* _Extrahierter Text_
# # #

Entscheidungsstichwort (Thema)
Verdachtskündigung. Rechnungsprüfung. Ermittlungsgeschwindigkeit. Außerordentliche verhaltensbedingte Verdachtskündigung. Frist bei fortschreitenden Ermittlungen
Leitsatz (amtlich)
Ergeben fortschreitende Ermittlungen neue Tatvorwürfe, können auch schon länger als 2 Wochen bekannte Tatbestandsteile in die Kündigungsüberlegungen einbezogen werden.
Normenkette
BGB §§ 626, 626 Abs. 1-2
Verfahrensgang
ArbG Köln (Entscheidung vom 10.04.2012; Aktenzeichen 14 Ca 4689/11) |
Nachgehend
Tenor
Auf die Berufung der Beklagten wird das Urteil des Arbeitsgerichts Köln vom 10.04.2012- Az.: 14 Ca 4689/11 - abgeändert:
Die Klage wird abgewiesen.

# # #

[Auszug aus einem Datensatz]
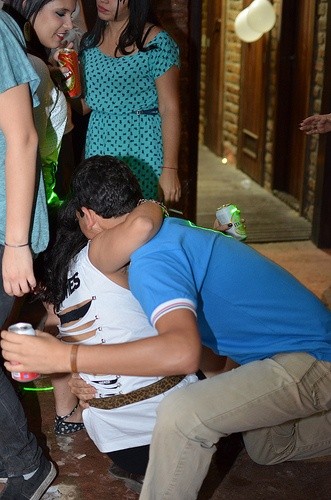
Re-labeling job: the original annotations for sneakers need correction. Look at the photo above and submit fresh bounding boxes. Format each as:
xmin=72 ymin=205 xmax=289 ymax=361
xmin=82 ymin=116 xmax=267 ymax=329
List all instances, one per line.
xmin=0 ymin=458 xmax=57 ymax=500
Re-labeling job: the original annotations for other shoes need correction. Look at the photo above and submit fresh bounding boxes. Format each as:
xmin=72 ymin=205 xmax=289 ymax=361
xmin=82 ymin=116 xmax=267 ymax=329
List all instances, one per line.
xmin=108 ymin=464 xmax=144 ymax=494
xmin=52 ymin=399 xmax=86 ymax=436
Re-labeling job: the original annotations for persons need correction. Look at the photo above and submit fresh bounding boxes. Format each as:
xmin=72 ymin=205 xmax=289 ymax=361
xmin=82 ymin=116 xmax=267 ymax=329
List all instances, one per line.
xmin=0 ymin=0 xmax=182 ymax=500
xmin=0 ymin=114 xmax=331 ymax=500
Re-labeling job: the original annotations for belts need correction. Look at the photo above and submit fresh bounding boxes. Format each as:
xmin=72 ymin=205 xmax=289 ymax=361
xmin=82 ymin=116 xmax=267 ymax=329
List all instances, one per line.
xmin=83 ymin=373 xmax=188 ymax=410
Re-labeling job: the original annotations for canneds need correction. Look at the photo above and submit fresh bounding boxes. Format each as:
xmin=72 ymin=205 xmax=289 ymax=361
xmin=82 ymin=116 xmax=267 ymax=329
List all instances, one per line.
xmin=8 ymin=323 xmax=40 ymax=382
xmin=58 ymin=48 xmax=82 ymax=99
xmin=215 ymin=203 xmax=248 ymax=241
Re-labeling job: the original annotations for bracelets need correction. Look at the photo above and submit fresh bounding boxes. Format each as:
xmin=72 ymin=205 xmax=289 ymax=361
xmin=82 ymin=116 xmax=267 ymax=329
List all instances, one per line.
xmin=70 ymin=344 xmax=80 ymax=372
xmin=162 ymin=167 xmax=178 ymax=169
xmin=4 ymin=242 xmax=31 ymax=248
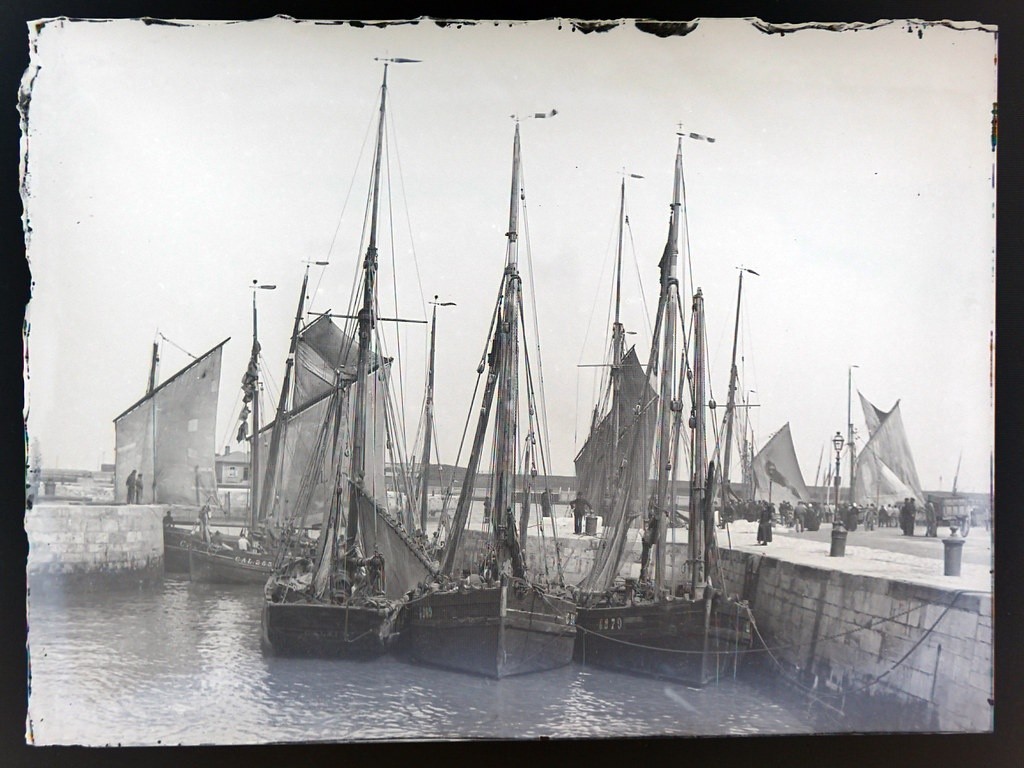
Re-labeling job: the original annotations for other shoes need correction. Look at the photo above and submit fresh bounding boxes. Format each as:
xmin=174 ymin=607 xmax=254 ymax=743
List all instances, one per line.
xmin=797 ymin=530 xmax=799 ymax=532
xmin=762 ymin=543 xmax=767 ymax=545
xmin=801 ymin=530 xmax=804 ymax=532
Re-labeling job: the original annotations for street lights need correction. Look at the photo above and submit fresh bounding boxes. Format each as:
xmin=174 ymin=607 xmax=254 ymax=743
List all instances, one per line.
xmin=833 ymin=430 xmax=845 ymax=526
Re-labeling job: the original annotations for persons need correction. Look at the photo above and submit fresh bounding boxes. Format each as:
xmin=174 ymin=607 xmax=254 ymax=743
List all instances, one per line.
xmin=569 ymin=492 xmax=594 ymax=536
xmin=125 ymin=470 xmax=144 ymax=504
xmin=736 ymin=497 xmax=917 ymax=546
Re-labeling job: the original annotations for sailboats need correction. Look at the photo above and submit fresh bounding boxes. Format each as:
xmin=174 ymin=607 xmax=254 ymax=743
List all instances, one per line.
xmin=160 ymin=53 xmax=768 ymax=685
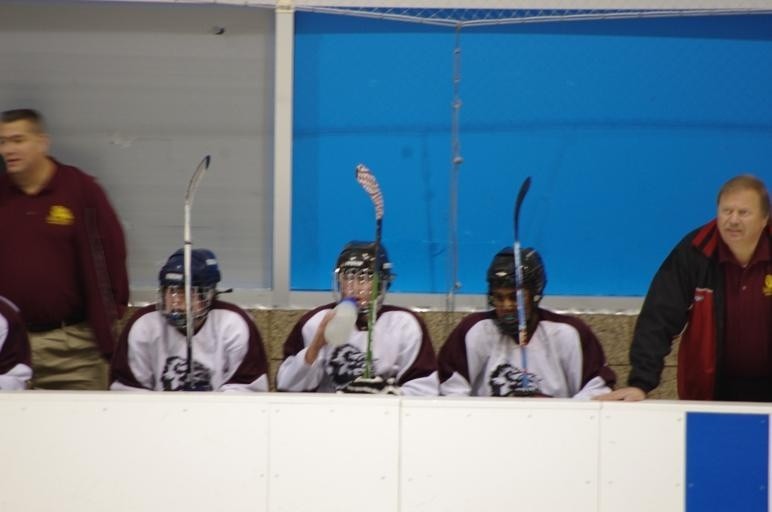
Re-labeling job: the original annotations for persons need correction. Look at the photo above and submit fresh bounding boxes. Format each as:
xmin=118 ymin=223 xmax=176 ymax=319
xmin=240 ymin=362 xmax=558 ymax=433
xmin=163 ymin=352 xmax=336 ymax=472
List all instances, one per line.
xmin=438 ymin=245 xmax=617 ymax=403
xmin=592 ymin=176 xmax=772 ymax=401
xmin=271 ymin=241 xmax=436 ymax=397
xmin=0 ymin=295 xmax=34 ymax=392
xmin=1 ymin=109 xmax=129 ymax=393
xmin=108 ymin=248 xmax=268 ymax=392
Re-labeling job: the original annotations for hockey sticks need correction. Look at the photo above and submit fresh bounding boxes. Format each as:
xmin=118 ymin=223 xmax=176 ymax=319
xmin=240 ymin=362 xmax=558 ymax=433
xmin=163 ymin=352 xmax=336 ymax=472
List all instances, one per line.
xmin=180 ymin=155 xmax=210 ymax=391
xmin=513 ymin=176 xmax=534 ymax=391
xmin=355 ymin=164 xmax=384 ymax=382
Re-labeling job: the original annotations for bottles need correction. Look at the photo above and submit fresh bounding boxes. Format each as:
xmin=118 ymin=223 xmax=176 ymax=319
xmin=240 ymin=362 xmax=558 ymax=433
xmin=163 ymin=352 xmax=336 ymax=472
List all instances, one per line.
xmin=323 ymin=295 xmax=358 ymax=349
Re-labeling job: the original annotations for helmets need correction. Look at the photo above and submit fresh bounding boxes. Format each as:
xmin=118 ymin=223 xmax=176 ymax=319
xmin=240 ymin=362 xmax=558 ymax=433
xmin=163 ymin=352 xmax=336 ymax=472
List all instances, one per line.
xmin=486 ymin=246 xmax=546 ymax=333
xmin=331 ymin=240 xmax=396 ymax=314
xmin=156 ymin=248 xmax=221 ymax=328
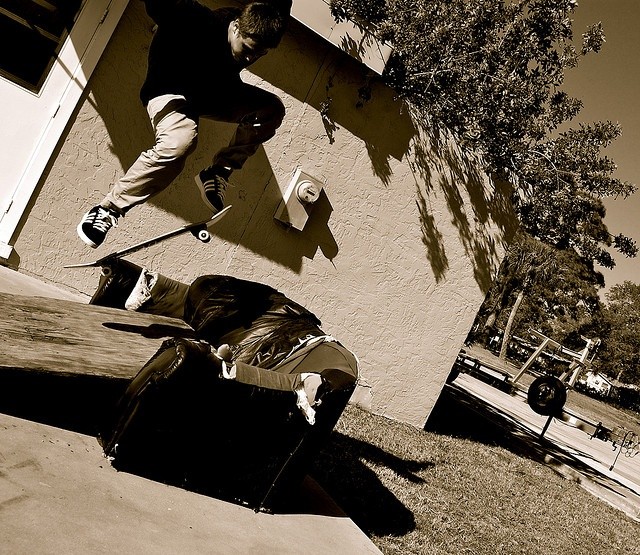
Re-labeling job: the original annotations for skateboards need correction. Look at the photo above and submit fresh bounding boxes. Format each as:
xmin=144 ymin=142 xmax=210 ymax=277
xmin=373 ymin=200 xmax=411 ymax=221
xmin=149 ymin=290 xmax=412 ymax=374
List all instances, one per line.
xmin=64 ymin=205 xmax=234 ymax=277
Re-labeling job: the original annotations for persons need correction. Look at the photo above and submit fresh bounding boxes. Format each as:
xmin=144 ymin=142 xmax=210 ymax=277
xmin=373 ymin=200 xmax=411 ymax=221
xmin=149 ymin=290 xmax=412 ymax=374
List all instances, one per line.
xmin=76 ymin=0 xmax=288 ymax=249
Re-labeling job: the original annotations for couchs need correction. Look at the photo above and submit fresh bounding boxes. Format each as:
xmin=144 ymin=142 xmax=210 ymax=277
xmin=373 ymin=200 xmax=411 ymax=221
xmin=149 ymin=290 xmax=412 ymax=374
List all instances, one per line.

# # #

* _Aufgaben_
1. Wiederhole aus dem Text zur Verdachtskündigung wortgenau die Stelle von "Ergeben fortschreitende Ermittlungen" bis "Klage wird abgewiesen.".
2. Stimmen diese Aussagen mit dem Text zur Verdachtskündigung überein? Antworte jeweils mit Ja oder Nein und zitiere die entscheidenden Worte wörtlich.
(a) Die Klage wird abgewiesen.
(b) Das Arbeitsgericht Köln hat seine Entscheidung am 10.04.2012 getroffen.
(c) Die Berufung hat der Kläger eingelegt.
3. Beantworte anhand des Textes zur Verdachtskündigung:
(a) Welche Vorschriften stehen in der Normenkette?
(b) Welches Aktenzeichen hat die Entscheidung des Arbeitsgerichts Köln?
(c) Was darf laut Leitsatz in die Kündigungsüberlegungen einbezogen werden, wenn fortschreitende Ermittlungen neue Tatvorwürfe ergeben?
Das Material braucht man für die Aufgaben nicht.

* _Lösungen_
1.
Ergeben fortschreitende Ermittlungen neue Tatvorwürfe, können auch schon länger als 2 Wochen bekannte Tatbestandsteile in die Kündigungsüberlegungen einbezogen werden.
Normenkette
BGB §§ 626, 626 Abs. 1-2
Verfahrensgang
ArbG Köln (Entscheidung vom 10.04.2012; Aktenzeichen 14 Ca 4689/11) |
Nachgehend
Tenor
Auf die Berufung der Beklagten wird das Urteil des Arbeitsgerichts Köln vom 10.04.2012- Az.: 14 Ca 4689/11 - abgeändert:
Die Klage wird abgewiesen.

2.
(a) Ja: "Die Klage wird abgewiesen."
(b) Ja: "ArbG Köln (Entscheidung vom 10.04.2012"
(c) Nein: "Auf die Berufung der Beklagten"

3.
(a) BGB §§ 626, 626 Abs. 1-2
(b) 14 Ca 4689/11
(c) Auch schon länger als 2 Wochen bekannte Tatbestandsteile.